- [What you are asked to do]:
Transcribe every line of the material below without change, apart from dropping the pictures.
-------- Data segment
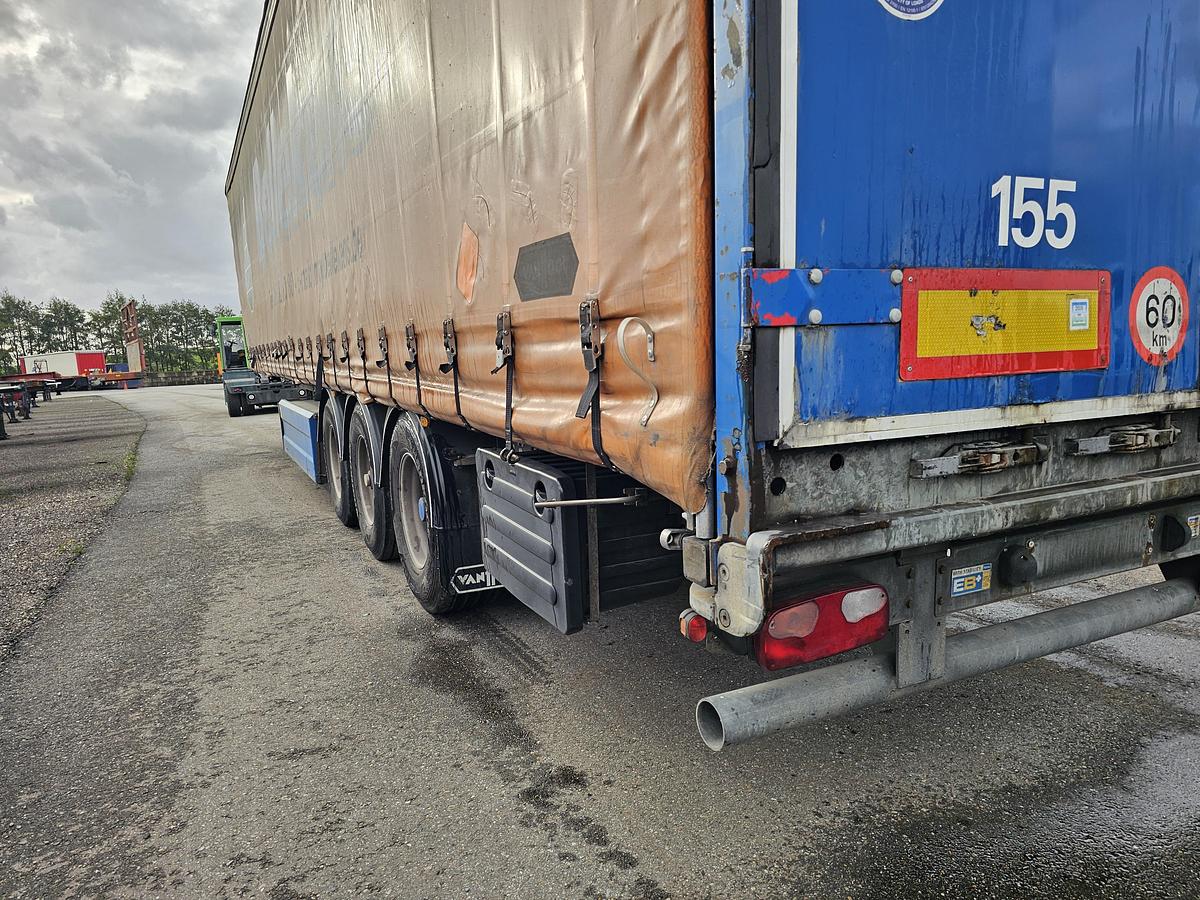 Gebruikt 2011 VAN HOOL 3B0072 | GALVANISED STEEL CHASSIS | ALU RIMS |BPW DISC | TUV APK/ 04-03-2026.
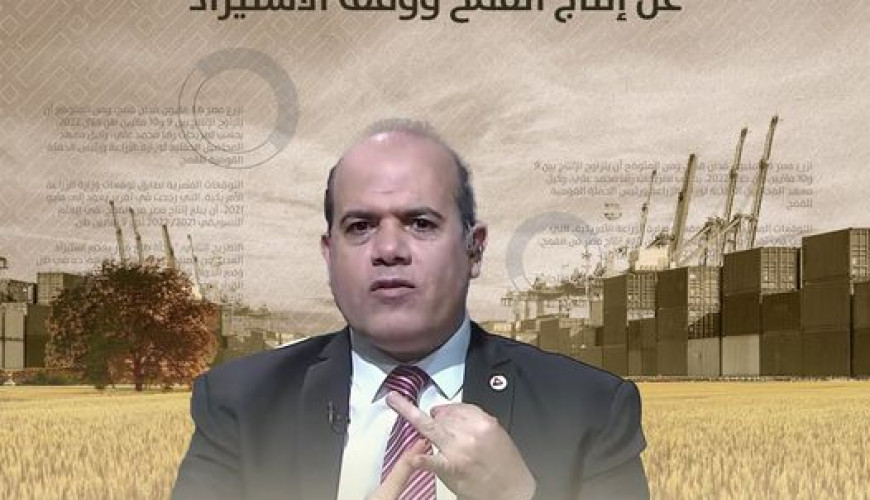 تصريحات كاذبة من أحمد عطوان عن إنتاج القمح ووقف الاستيراد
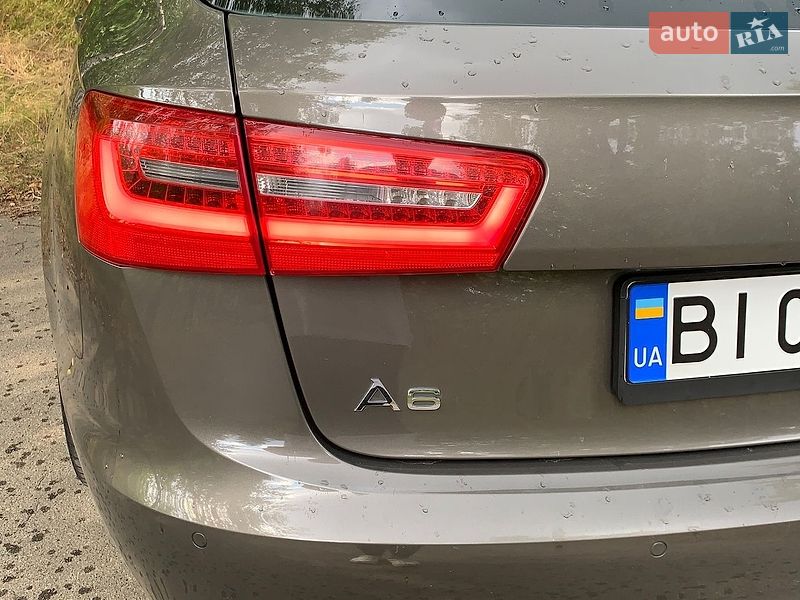 Универсал Audi A6 2011 в Лубнах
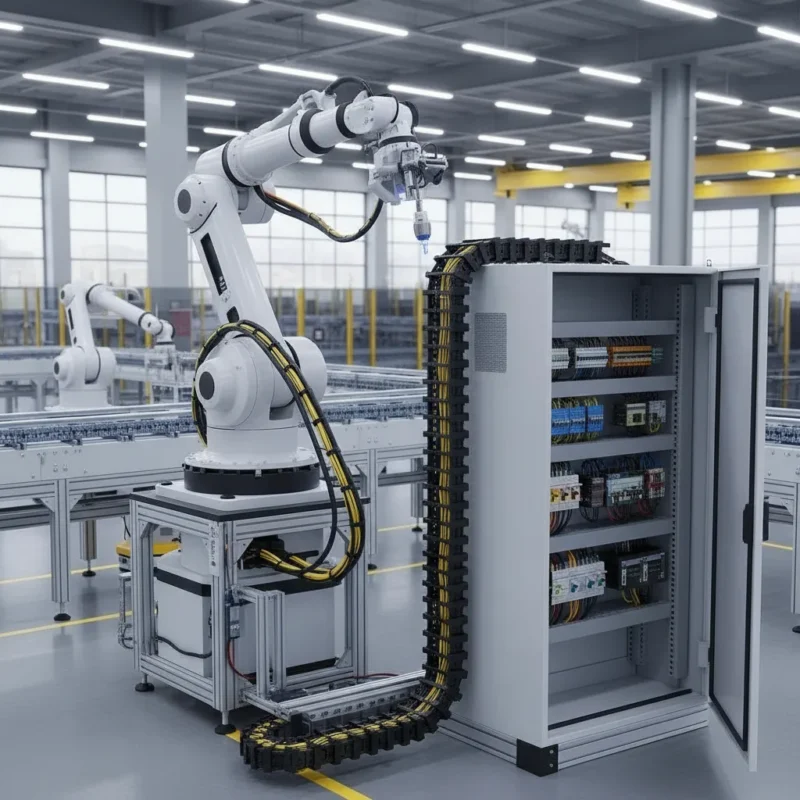 Hình ảnh Giải pháp kết nối linh hoạt cho thiết bị tự động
----------------
- [Answer for the task]:
 Gebruikt 2011 VAN HOOL 3B0072 | GALVANISED STEEL CHASSIS | ALU RIMS |BPW DISC | TUV APK/ 04-03-2026.
 تصريحات كاذبة من أحمد عطوان عن إنتاج القمح ووقف الاستيراد
 Универсал Audi A6 2011 в Лубнах
 Hình ảnh Giải pháp kết nối linh hoạt cho thiết bị tự động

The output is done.